Jung und Alt lockte es hoch zu Ross zur Pferdeprozession nach Giershagen.

Rund 50 Pferde – Ponys, Kaltblüter und temperamentvolle Warmblüter, Kutschen- und Reitpferde, betagte Senioren und Jungpferde – zogen am vergangenen Sonntag mit ihren Reitern und einem Begleittross auf der Pferdeprozession von Station zu Station, so wie es seit 300 Jahren in Giershagen guter Brauch ist.

Rund 50 Pferde – Ponys, Kaltblüter und temperamentvolle Warmblüter, Kutschen- und Reitpferde, betagte Senioren und Jungpferde – zogen am Sonntag mit ihren Reitern und einem Begleittross auf der Pferdeprozession von Station zu Station, so wie es seit 300 Jahren in Giershagen guter Brauch ist.

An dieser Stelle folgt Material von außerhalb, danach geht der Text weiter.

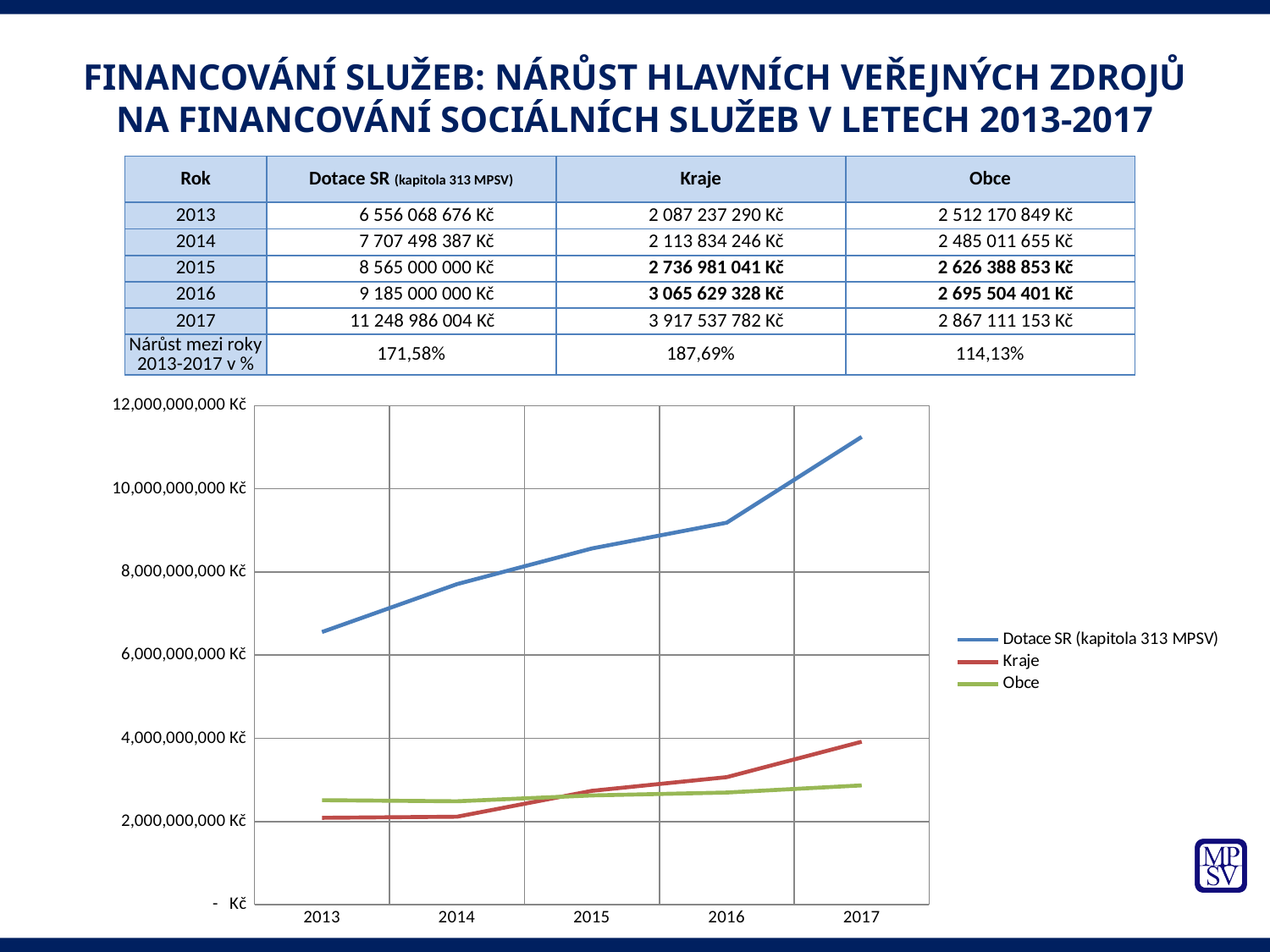
What kind of chart is shown on the slide? line chart How many years are plotted along the x axis of the chart? 5 Is the value for Dotace SR (kapitola 313 MPSV) in 2017 greater or less than 10,000,000,000 Kč? greater What is the value for Dotace SR (kapitola 313 MPSV) in 2017, as printed in the table? 11 248 986 004 Kč What is the value for Obce in 2013, as printed in the table? 2 512 170 849 Kč Which series has the highest values in the chart? Dotace SR (kapitola 313 MPSV) Is the value for Kraje in 2013 greater or less than 4,000,000,000 Kč? less Which series has the lowest value in 2017? Obce What colour is the Kraje line in the chart? red How many series does the chart legend list? 3 In 2017, which is larger: the value for Kraje or the value for Obce? Kraje Does the Dotace SR (kapitola 313 MPSV) line rise or fall from 2013 to 2017? rises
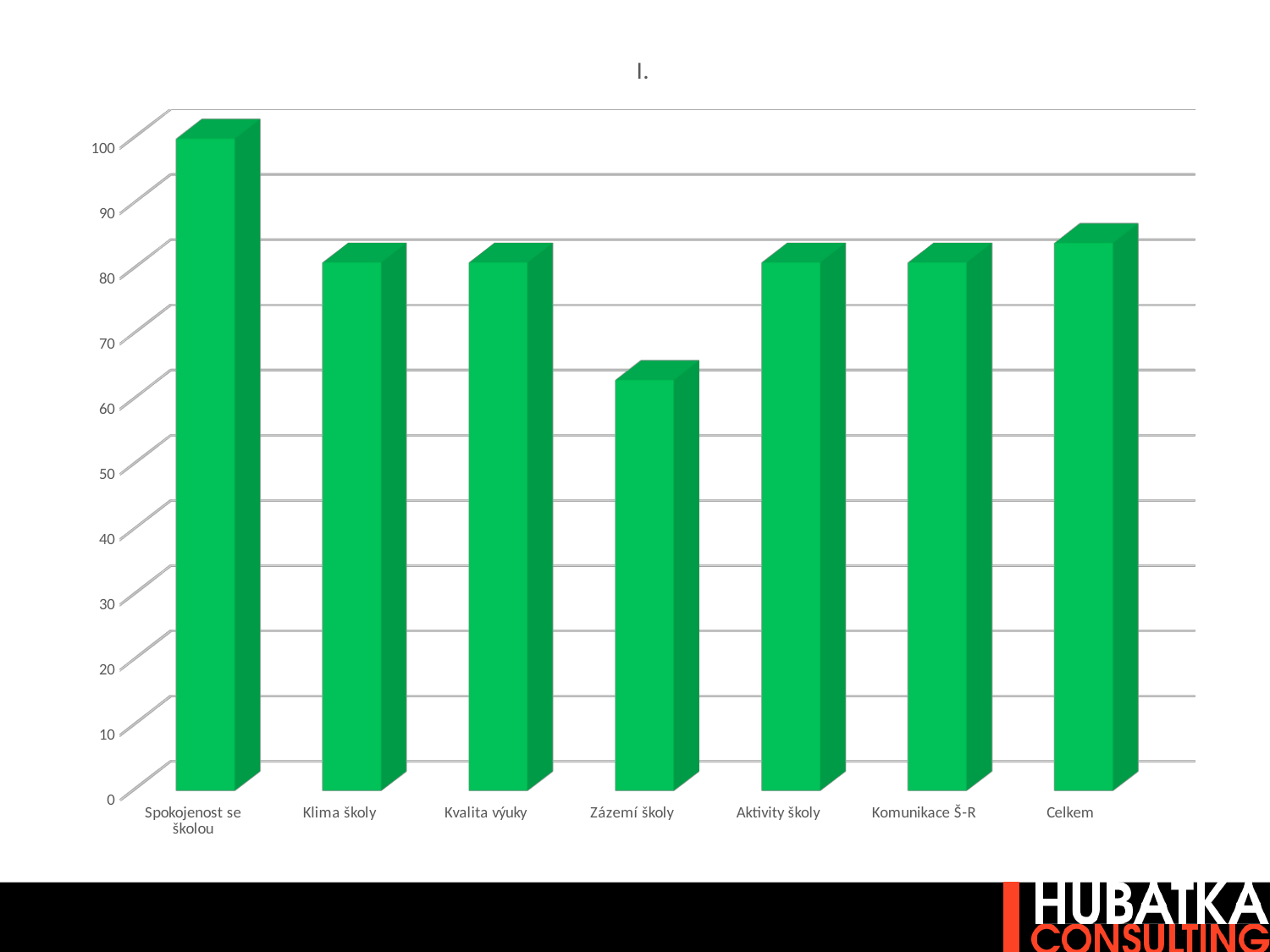
Is the value for Zázemí školy greater or less than 50? greater Which category has the highest bar in the chart? Spokojenost se školou Which category has the lowest bar in the chart? Zázemí školy Is the value for Celkem greater or less than 90? less Is the value for Klima školy greater or less than 70? greater Which is larger, the value for Spokojenost se školou or the value for Aktivity školy? Spokojenost se školou What kind of chart is shown on the slide? bar chart What is the title of the chart? I. Which is larger, the value for Celkem or the value for Zázemí školy? Celkem How many categories are shown on the x axis of the chart? 7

Beinahe hätte die Prozession gar nicht stattfinden können, denn die bewährte Schimmelstute, die viele Jahre Bruder Konrad der Prozession voran trug, war zwischenzeitlich gestorben. Kurzfristig sprang Karl-Heinz Loer aus Bad Wünnenberg ein, der die Jahre zuvor mit der Kutsche mitgefahren war, und stellte seinen Haflinger Artimes zur Verfügung. Dieser, erst sechs Jahre jung und eigentlich ein Kutschpferd, machte seine Sache sehr gut und trug brav den Geistlichen. Ein anderer Reiter allerdings stieg kurz vor der ersten Station an der Kluskapelle unfreiwillig von seinem Pferd ab, als es auf weichen Untergrund geriet und sich erschreckte. Vielen Pferden war anzumerken, dass sie in diesem Frühjahr noch nicht viel im Freien gewesen waren. Neben einigen Landwirten, die seit vielen Jahren mit ihren Kaltblütern an der Prozession teilnehmen, sind jedes Jahr auch immer viele junge Reiter und Kinder dabei. Auch aus Landau bei Arolsen waren zwei Reiter gekommen, einer davon in der Tracht der historischen Schützen. An allen Stationen versammelten sich auch viele Schaulustige. Manche kamen sogar von weit her, wie eine Familie aus Frankfurt – sie war zu Besuch bei den Eltern, die in Giershagen wohnen.